* **WHAT TO WORK ON**:
Give back each entry unchanged, minus pictures.

(Extracted data entries)

######

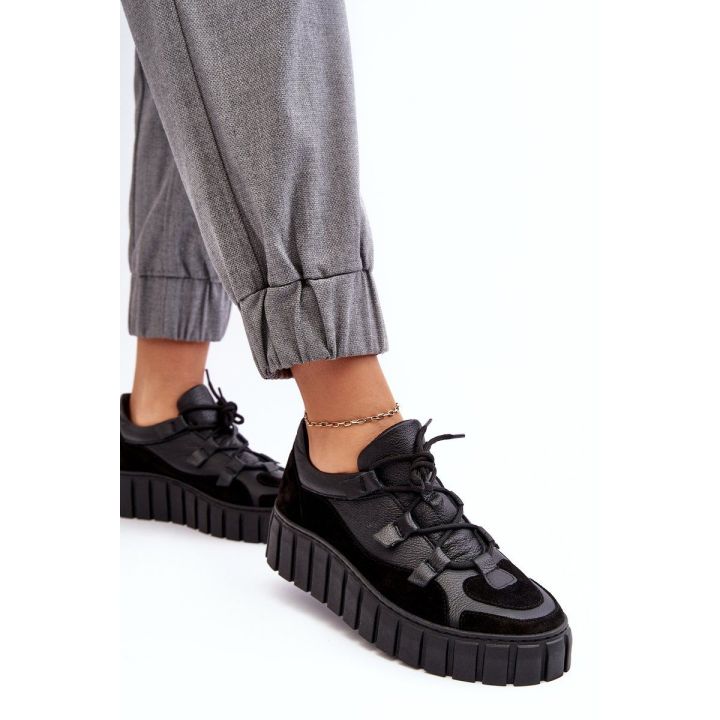 Moteriški odiniai sportiniai bateliai ant platformos M01/1 Zazoo Black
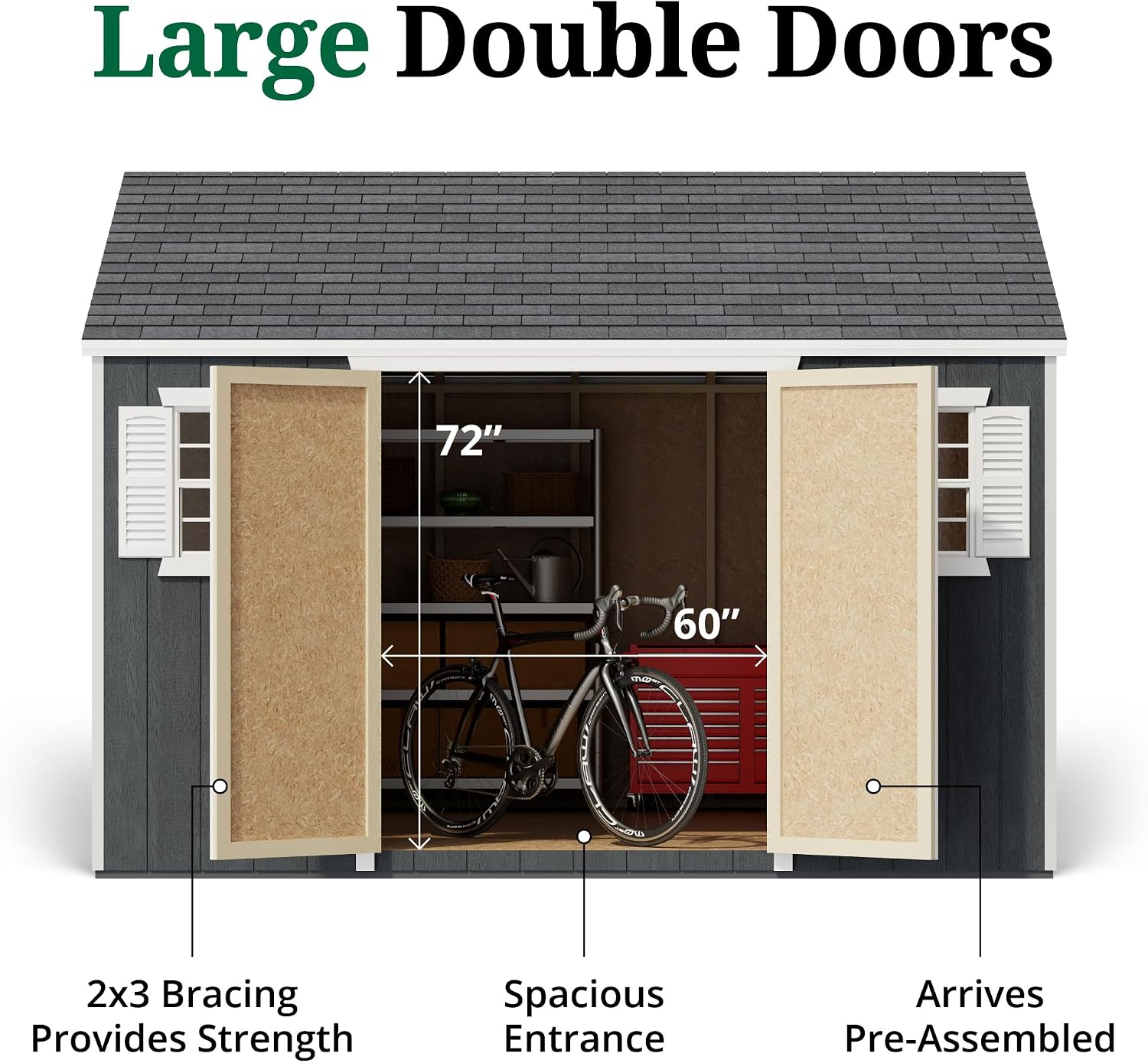 Little Cottage Co. 12x12 Value Workshop Shed with Operable Windows and Floor, Outdoor Wood Storage Do-It-Yourself Precut Kit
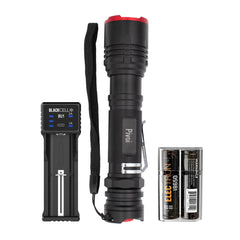 15W Water Resistant Flashlight with Blackcell BU1 Charger and 2 x 18650 Battery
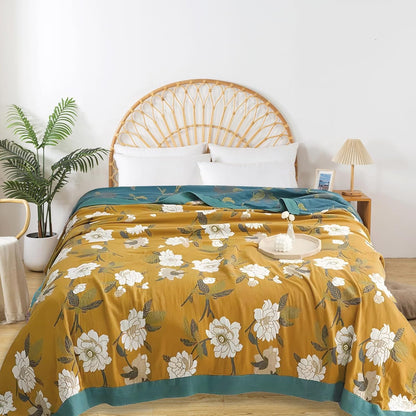 Boho Throw Blanket for Bed - 100% Pure Cotton Ultra Soft Rustic Quilt - Farmhouse Decor Bed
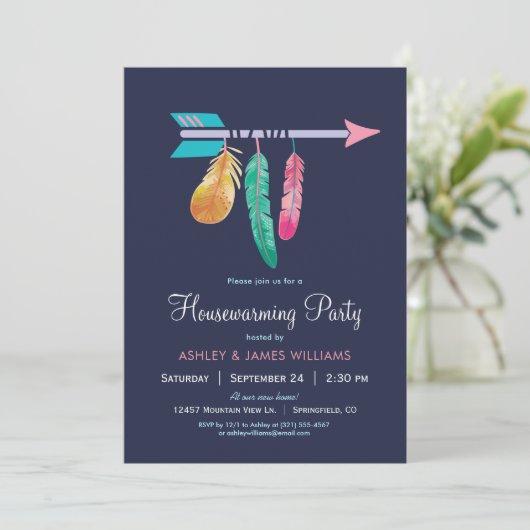 Boho Housewarming Party Uitnodiging (Staand voorkant)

######

* **WRITTEN ANSWER**:
 Moteriški odiniai sportiniai bateliai ant platformos M01/1 Zazoo Black
 Little Cottage Co. 12x12 Value Workshop Shed with Operable Windows and Floor, Outdoor Wood Storage Do-It-Yourself Precut Kit
 15W Water Resistant Flashlight with Blackcell BU1 Charger and 2 x 18650 Battery
 Boho Throw Blanket for Bed - 100% Pure Cotton Ultra Soft Rustic Quilt - Farmhouse Decor Bed
 Boho Housewarming Party Uitnodiging (Staand voorkant)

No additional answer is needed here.